Strategies include using state executive orders to accelerate permit approvals and jump-starting exterior construction of the site while others finish interior designs.
“We are no experts. The city knows what to do,” Huynh said. “But this is a tool we saw they’ve used in the past, and this is an important project. We deserve faster.”
City officials maintained that the project remains a high priority.
“Easy access to primary care is one of the best drivers of good health, and this investment in both health centers is what is required to address the long-standing access desert in that community,” Aparna Palantino, deputy managing director, Capital Program Office, said in a statement. “It is the City’s belief that both health centers are needed, and neither should be prioritized over the other.”
The Friends Hospital location will be a 60,000-square-foot facility featuring primary care and other health services. City leaders project that the site will handle more than 30,000 appointments per year.
A request for proposals outlining phases for vendor and contract awards, design and construction of the facility, shows a $45 million budget and a construction start date in 2027. It could take at least two years or more to complete, Palantino said.
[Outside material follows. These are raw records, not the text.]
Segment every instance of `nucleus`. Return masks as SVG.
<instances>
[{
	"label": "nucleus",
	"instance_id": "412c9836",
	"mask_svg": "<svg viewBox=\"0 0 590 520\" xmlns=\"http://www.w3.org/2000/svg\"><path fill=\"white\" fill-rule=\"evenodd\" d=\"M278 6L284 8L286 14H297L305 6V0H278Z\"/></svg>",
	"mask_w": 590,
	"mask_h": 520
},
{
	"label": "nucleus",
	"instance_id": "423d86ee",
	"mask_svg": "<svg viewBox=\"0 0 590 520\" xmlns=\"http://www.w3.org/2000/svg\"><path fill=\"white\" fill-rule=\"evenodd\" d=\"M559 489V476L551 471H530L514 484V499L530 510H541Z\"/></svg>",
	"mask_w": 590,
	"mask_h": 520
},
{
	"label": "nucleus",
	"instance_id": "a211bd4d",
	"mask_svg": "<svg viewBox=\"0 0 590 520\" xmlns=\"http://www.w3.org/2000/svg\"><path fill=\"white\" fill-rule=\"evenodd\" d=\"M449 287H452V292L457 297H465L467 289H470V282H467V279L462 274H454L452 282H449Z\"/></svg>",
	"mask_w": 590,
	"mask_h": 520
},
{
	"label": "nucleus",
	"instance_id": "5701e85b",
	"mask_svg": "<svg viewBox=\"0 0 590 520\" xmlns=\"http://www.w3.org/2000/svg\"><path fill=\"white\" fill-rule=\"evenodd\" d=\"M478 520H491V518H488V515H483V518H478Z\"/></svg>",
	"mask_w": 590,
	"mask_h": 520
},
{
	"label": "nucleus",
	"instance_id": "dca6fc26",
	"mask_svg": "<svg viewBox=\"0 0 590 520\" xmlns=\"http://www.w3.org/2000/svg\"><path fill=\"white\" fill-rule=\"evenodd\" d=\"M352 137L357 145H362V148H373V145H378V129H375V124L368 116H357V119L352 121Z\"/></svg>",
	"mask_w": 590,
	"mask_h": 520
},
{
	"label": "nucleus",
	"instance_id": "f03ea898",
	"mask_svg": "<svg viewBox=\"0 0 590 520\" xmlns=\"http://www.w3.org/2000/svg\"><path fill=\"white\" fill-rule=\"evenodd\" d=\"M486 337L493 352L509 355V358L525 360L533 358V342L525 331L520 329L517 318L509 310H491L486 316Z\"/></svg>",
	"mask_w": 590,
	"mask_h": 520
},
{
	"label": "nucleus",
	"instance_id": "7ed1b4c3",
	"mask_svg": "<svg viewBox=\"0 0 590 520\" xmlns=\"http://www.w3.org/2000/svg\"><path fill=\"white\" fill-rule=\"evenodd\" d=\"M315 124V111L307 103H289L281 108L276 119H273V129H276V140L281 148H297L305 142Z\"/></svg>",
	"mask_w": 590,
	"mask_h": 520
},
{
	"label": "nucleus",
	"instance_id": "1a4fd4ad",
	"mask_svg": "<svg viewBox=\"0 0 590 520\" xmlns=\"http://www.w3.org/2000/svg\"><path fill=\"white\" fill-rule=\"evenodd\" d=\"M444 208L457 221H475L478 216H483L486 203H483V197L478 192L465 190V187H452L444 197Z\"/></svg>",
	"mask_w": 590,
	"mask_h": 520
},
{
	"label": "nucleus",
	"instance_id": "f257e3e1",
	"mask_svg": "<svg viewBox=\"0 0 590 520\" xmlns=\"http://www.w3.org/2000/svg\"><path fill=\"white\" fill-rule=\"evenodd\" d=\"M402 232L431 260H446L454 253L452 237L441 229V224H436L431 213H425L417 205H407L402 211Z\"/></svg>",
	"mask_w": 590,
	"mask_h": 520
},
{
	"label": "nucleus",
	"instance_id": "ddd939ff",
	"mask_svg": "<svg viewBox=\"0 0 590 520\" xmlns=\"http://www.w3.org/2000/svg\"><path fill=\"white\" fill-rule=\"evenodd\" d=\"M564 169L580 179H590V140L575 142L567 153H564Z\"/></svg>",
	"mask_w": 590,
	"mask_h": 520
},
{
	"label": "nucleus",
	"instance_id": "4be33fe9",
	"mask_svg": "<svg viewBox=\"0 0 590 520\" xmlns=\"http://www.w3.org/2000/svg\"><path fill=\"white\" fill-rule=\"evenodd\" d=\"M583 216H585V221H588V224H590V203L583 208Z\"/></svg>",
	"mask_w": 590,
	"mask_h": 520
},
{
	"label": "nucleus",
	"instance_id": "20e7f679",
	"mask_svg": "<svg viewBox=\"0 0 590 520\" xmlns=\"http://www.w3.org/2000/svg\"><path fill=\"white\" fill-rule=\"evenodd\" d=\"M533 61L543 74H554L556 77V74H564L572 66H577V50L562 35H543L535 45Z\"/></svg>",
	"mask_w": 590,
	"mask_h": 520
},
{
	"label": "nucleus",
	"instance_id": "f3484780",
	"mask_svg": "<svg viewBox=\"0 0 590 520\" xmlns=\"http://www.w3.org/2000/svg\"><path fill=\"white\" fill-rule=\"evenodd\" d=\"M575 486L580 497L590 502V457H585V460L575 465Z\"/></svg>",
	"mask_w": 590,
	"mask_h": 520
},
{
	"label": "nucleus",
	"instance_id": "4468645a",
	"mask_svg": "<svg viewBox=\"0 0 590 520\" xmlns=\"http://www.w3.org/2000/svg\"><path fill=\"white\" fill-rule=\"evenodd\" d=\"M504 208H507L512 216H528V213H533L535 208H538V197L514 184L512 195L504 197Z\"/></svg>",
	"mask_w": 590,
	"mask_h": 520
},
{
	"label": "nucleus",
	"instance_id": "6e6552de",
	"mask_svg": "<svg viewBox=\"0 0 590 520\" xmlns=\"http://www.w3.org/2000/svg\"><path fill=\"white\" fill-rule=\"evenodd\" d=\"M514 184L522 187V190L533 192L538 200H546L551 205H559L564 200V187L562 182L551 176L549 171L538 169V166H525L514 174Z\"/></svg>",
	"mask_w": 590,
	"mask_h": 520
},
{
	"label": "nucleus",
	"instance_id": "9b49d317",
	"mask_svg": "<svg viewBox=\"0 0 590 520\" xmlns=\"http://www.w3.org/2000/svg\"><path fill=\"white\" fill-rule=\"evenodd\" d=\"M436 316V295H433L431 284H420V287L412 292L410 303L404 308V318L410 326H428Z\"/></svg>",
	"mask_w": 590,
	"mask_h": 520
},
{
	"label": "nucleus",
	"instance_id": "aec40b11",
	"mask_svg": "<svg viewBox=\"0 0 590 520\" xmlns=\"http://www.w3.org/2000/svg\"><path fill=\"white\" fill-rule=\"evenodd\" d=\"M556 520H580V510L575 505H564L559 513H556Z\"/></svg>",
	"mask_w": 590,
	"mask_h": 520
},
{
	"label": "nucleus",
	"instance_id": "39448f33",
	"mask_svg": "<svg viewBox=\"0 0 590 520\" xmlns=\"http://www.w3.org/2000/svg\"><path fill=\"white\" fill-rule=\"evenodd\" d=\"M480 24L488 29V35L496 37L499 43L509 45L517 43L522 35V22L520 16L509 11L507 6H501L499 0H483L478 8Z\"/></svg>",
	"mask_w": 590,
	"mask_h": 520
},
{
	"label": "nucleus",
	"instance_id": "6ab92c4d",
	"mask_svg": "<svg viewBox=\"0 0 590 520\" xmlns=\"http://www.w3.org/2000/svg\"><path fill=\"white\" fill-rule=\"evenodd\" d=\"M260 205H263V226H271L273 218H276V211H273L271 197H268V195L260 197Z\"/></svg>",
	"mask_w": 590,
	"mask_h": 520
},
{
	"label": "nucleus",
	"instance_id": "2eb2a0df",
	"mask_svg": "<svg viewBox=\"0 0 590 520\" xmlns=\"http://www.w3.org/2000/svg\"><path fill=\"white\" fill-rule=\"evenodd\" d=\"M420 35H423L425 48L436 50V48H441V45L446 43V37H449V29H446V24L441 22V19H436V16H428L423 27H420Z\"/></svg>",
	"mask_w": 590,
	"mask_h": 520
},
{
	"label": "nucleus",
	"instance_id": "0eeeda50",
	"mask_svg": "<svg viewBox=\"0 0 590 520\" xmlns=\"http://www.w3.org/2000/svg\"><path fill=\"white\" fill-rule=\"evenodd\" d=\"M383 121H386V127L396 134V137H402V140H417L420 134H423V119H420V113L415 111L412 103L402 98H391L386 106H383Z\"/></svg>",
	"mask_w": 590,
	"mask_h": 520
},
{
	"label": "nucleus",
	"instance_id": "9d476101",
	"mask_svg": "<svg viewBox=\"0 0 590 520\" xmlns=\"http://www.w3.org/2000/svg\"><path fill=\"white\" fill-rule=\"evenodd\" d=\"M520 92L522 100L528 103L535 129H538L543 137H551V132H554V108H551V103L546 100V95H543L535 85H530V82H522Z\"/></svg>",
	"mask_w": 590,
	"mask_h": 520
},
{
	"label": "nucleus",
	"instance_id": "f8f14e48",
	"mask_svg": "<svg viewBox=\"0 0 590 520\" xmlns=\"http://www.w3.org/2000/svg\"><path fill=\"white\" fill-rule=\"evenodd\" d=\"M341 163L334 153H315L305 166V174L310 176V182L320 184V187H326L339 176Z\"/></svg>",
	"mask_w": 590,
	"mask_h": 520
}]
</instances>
A second, smaller, new health center is already underway at a vacant property across from the Frankford Transportation Center. That site will be mixed-use and also include housing. It is currently in the design and predevelopment phase while the city finalizes the project’s budget with its development partner, Frankford Community Development Corporation, Palantino said.
City Councilmember Quetcy Lozada, who represents District 7 in the Lower Northeast, said the health center “remains a top priority for me.” She spearheaded funding and regulatory approvals for the project in 2023 and 2024.
“The project experienced delays, but we are working closely with the health department and key stakeholders to move it forward,” Lozada said in a statement, adding that she has meetings with groups involved in the project in the coming weeks.
“My focus is on maintaining momentum and advancing it as quickly as possible,” she said.
For many community members and residents, the new health centers cannot come soon enough, said Adam Goldman, executive director at the Philadelphia Unemployment Project, a member of the advocacy coalition.
Wait times for new patient appointments at Health Center 10 in Rawnhurst, the only city location serving the Northeast, continue to be as long as 10 months.
“And that really limits folks’ ability to go to the doctor, get their prescriptions, go to specialists,” he said. “The health centers really provide very comprehensive care. So, this is very, very important for folks in the Northeast.”
City Health Centers accept patients no matter their insurance status, and provide sliding scale payment options to help people with low incomes who are uninsured or underinsured.
That’s been especially helpful for people who’ve lost their jobs and employer-sponsored health benefits, Goldman said. Advocates say they want city leaders to feel the same urgency they feel in expanding access to care.
“We know they care about this and so we really just want to see where they can shorten the timeline, where we can speed things up so that people can really get help as quickly as possible,” Goldman said.